Jay Shukla, Tulane School of Medicine
Jay would like to address the need for weight loss amongst the people of the 9th ward by offering a series of 4 "healthy eating" cooking classes. He will be working with the Daughters of Charity Clinic in the area to implement the program.

Amy Thierry and Lauren Cole, LSUSHC School of Public Health
Amy and Lauren are developing an after-school program for local public schools that hopes to improve the oral health of elementary school aged children with a curriculum that includes topics such as proper dental hygiene, like brushing and flossing, and healthy eating habits to ensure healthy teeth and gums.

Alice Williamson, LSU School of Medicine
Alice is working with Langston Hughes Academy to develop a health class curriculum called Healthy Kids 2010. Topics covered will include simple topics like hand-washing and more in-depth topics like the Food Guide Pyramid, all presented at a teaching level appropriate for the specific level of student.


2008-09

David Canales, Tulane University Law School New Orleans
Pro Bono Project: David will offer bilingual legal counsel to the immigrant worker community that arrived post-Katrina on issues such as wage claims, divorce, foreclosures and bankruptcy.

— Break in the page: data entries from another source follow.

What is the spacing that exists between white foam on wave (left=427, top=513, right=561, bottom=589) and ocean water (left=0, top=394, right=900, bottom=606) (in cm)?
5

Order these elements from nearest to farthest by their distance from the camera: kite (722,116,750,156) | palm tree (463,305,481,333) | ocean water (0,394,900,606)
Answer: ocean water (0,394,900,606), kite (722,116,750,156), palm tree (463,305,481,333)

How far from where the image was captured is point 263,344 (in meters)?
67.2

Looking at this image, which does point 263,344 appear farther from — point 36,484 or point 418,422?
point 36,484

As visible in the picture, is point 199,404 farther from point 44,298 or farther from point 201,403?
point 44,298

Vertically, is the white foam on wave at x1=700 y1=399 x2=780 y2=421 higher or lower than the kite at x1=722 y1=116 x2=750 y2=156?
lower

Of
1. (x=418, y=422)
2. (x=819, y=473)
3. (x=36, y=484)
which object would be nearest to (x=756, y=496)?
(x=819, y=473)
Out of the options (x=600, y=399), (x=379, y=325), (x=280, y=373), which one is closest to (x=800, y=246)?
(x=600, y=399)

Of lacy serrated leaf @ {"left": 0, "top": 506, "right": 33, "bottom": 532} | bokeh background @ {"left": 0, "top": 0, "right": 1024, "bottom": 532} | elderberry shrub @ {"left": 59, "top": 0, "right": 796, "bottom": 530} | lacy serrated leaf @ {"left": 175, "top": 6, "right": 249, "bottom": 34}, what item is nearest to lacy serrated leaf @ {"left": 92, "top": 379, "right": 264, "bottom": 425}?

Emily Donaldson-Fletcher, Tulane University School of Medicine
New Orleans Healthy Start Program: Emily will work to decrease the incidence of low birth weight babies in New Orleans.

Valerie Fontenot and Tyra Toston, LSU Health Sciences Center School of Public Health
Valerie and Tyra are working together to provide health education that focuses on responsible sexual behavior for at-risk adolescents in the Greater New Orleans Area, specifically minority female populations.

Jonathan Howe, LSU Health Sciences Center School of Public Health
Jonathan will introduce dance intervention, teaching hip hop dancing to at-risk and high-risk, overweight, and obese adolescents and young adults (ages 17-22).

Erika Lindholm, LSU Health Sciences Center School of Medicine
Erika will continue to develop CORE, a student organization designed to offer medical students opportunities to be involved in projects that would improve community health, as well as dedicate 100 hours to participate in new direct service activities with CORE.


 

Kemi Olaide Orekoya, Tulane University School of Public Health & Tropical Medicine Kemi will start an after school program for female adolescents to learn about their bodies through a Health and Reproductive Female Initiative Project at a charter school in New Orleans.

Kaari Riley, Tulane University Law School
Kaari will provide a mentoring and job readiness program that includes tutoring for middle school and high school students who actively attend school or are in a GED program.

Holly Scheib, Tulane University School of Public Health &Tropical Medicine
Latino Health Access Network: Holly will coordinate bilingual training opportunities in parenting and early childhood development for Hispanic parents and childcare providers.

Rohini Singh, LSU Health Sciences Center School of Medicine
Rohini will work to improve the emotional, behavioral and physical health of children with special health care needs through “Creative Outlets Promoting Empowerment, Project COPE.“

Deshawn Stevenson, Xavier University School of Pharmacy
Daughters of Charity: Deshawn will work with the pharmacy at the new Daughters of Charity Clinic to counsel patients on their medications, organize a health fair, and distribute flyers promoting the clinic and health information around the neighborhood.